## REQUIRED WORK
For this exercise, set down all the records exactly as given.

┏━━

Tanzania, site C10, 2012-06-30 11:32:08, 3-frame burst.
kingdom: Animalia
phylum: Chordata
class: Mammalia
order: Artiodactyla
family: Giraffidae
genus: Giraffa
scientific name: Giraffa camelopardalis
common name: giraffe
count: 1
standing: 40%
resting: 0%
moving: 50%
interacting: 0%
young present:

┗━━

## WRITTEN REPLY
Tanzania, site C10, 2012-06-30 11:32:08, 3-frame burst.
kingdom: Animalia
phylum: Chordata
class: Mammalia
order: Artiodactyla
family: Giraffidae
genus: Giraffa
scientific name: Giraffa camelopardalis
common name: giraffe
count: 1
standing: 40%
resting: 0%
moving: 50%
interacting: 0%
young present:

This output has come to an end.